| Requirements |
Pull out every line of the data below that contains the word "nearer", treating uppercase and lowercase as different.

[Lines of data]
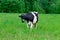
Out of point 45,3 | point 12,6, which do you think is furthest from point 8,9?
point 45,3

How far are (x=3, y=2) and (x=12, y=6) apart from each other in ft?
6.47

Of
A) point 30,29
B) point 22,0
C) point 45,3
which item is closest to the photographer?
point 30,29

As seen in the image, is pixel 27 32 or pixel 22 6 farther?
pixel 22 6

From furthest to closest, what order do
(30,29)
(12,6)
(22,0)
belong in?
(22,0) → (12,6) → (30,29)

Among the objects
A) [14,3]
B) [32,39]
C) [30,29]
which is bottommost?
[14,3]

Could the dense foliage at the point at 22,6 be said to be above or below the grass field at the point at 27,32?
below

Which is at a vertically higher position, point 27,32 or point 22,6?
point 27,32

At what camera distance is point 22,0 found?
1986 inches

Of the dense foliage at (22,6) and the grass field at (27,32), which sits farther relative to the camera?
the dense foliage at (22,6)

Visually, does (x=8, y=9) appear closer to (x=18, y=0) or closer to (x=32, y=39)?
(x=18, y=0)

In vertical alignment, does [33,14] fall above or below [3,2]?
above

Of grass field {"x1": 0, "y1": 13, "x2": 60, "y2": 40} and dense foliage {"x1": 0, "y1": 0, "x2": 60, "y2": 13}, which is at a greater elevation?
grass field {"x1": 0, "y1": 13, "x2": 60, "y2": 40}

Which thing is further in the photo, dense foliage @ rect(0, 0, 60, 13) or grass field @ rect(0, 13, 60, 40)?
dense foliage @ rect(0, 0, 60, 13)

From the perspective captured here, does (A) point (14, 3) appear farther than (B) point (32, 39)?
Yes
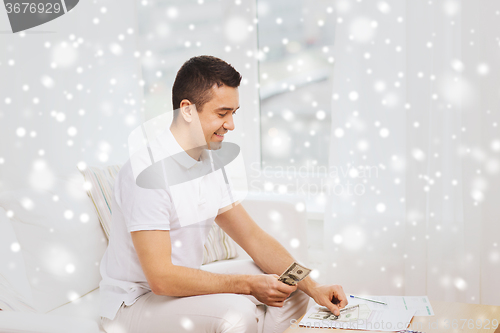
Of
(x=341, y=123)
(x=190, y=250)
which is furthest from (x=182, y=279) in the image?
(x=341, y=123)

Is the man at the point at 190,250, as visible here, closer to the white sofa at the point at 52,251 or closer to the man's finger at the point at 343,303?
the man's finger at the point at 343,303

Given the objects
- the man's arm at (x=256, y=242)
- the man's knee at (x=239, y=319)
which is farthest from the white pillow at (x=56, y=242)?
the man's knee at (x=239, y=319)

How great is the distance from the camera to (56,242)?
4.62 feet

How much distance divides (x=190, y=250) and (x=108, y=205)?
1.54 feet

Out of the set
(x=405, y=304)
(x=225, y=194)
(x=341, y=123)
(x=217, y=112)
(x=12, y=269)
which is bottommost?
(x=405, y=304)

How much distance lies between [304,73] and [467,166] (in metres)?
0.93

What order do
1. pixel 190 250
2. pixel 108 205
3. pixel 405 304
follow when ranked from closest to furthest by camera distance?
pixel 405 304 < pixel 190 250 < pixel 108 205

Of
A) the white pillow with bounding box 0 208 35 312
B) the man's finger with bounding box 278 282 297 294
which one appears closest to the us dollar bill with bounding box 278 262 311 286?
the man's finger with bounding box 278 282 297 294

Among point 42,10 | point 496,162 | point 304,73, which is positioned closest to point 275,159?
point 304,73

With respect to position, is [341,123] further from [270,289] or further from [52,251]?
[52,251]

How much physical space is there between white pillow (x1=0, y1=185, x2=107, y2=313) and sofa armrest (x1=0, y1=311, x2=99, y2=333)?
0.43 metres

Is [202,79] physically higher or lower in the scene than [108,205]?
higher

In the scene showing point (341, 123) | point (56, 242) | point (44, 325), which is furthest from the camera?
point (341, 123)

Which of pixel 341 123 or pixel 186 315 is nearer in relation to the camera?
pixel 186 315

---

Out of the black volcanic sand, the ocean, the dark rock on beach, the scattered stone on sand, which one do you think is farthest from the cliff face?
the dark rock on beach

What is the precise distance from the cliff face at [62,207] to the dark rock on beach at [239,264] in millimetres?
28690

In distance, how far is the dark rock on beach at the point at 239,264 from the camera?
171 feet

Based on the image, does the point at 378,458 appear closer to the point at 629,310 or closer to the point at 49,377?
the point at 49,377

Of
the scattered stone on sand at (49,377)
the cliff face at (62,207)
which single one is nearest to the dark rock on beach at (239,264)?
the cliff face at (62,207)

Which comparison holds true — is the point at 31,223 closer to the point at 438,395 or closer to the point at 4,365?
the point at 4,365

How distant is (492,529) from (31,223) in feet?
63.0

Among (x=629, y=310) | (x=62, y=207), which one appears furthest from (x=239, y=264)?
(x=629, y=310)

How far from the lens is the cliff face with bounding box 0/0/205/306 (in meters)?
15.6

...

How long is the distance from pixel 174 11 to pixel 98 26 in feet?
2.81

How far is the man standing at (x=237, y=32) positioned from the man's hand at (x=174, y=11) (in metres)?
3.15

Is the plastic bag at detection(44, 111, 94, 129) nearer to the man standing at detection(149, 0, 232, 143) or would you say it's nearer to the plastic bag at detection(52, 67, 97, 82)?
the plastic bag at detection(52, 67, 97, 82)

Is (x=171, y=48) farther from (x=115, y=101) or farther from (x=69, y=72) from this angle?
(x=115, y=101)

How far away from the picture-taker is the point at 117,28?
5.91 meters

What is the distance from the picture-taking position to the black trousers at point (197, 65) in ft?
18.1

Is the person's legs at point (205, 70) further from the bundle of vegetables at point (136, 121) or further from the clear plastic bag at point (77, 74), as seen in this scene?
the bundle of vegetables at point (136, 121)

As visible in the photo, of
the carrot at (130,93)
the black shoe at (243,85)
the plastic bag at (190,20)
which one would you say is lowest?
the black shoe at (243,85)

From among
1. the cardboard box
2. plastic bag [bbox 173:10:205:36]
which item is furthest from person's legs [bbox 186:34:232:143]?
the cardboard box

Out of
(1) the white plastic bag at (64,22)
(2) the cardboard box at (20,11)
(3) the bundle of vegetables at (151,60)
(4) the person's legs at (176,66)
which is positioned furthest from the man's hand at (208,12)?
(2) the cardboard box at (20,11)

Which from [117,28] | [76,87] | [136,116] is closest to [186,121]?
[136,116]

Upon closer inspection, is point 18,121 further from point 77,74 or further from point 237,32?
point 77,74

| Response to the exercise |
Which of pixel 341 123 or pixel 186 315 is nearer in relation to the camera?
Is the plastic bag at detection(44, 111, 94, 129) nearer to the man standing at detection(149, 0, 232, 143) or would you say it's nearer to the plastic bag at detection(52, 67, 97, 82)?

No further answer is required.